This uptick in demand comes as the Gulf Coast is still trying to get back to normal and believe it or not, right in the Gulf of Mexico there is another tropical disturbance that the National Hurricane Center says that at this time has a 50% chance of becoming a tropical cyclone.
As of yesterday the Bureau of Safety and Environmental Enforcement (BSEE) said that from operator reports, it is estimated that approximately 49.33% of the current daily oil production in the Gulf of Mexico has been shut-in. It is also estimated that approximately 25.71% of the current daily natural gas production in the Gulf of Mexico has been shut-in. If we get another cyclone in the Gulf, obviously that could push back progress even further.

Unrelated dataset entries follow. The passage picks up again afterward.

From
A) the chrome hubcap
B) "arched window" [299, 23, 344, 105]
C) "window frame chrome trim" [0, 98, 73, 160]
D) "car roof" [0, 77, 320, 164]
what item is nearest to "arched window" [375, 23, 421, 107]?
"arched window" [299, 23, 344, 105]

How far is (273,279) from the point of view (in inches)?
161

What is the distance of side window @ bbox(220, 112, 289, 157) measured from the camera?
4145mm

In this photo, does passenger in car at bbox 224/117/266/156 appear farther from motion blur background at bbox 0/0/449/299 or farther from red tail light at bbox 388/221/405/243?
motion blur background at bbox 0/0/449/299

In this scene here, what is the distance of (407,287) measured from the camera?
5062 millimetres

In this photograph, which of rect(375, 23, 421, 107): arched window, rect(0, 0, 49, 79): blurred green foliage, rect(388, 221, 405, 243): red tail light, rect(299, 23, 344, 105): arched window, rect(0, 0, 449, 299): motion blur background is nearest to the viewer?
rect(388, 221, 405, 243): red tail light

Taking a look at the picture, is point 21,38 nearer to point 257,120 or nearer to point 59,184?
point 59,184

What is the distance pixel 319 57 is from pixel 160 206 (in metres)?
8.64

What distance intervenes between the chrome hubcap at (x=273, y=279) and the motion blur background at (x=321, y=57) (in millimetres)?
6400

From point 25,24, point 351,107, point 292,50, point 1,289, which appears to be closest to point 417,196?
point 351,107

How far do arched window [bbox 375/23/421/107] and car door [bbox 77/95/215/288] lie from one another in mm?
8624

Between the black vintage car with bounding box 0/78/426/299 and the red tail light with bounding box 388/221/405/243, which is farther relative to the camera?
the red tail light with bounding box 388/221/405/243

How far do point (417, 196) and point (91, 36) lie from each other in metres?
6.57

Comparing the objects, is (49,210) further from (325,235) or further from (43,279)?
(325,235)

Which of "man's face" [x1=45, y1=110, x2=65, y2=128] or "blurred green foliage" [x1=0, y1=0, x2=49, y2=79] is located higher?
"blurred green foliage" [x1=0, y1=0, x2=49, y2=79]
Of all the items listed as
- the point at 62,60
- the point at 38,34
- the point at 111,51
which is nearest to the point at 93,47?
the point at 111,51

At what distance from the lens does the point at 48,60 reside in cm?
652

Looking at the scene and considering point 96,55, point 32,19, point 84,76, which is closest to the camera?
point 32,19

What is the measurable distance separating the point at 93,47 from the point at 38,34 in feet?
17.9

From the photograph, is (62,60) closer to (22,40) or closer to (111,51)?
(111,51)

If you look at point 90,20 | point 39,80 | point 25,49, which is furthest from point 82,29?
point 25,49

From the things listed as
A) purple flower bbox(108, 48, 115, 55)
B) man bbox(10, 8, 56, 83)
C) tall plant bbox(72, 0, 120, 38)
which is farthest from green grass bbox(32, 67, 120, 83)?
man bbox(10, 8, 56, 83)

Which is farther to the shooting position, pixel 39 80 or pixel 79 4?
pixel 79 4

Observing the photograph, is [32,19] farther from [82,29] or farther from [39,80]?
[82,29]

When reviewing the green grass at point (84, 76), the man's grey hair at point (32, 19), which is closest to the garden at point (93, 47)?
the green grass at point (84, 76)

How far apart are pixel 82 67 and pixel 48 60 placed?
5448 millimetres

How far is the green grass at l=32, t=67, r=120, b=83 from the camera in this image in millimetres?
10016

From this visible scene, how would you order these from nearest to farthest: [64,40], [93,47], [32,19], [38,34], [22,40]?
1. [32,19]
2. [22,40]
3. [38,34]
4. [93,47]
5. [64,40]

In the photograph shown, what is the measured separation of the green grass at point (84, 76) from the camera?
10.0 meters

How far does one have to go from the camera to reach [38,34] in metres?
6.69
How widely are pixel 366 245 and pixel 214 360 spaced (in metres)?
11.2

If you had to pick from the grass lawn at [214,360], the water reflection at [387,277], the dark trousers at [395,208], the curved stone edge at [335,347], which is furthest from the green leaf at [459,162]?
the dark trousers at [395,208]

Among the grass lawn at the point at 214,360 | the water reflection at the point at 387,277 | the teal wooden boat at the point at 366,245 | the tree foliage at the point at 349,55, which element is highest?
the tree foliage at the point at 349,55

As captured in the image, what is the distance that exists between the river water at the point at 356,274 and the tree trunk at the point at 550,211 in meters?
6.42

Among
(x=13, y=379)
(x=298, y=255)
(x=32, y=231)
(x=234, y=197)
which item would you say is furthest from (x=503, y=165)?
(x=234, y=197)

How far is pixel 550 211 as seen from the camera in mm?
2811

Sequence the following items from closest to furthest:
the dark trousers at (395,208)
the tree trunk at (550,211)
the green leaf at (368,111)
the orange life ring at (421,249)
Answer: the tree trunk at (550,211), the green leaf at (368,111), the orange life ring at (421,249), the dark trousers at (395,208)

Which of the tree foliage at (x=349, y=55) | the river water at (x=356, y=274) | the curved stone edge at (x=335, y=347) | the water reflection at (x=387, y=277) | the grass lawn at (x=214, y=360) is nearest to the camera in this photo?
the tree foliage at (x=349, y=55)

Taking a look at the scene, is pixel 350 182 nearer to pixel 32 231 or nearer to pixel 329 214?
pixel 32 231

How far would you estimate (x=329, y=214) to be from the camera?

The BSEE also says that based on data from offshore operator reports submitted as of 11:30 a.m. CDT yesterday, personnel remain evacuated on a total of 18 production platforms, equivalent to 3.02% of the 596 manned platforms in the Gulf of Mexico. Production platforms are the structures located offshore from which oil and natural gas are produced. Unlike drilling rigs, which typically move from location to location, production facilities remain in the same location throughout a project’s duration. Personnel remain evacuated from one rig, equivalent to 1.32% of the 76 rigs currently operating in the Gulf. Rigs can include several types of self-contained offshore drilling facilities including jackup rigs, submersibles and semi-submersibles.
Bloomberg News reported that Valero Energy Corp. estimates the startup of a new hydrocracker at its St. Charles refinery in Louisiana will be delayed until the second quarter of 2013 from the first quarter. The startup was pushed back because of Hurricane Isaac and a shooting Aug. 16 near the plant, Bill Day, a spokesman for the refiner in San Antonio, said in an interview.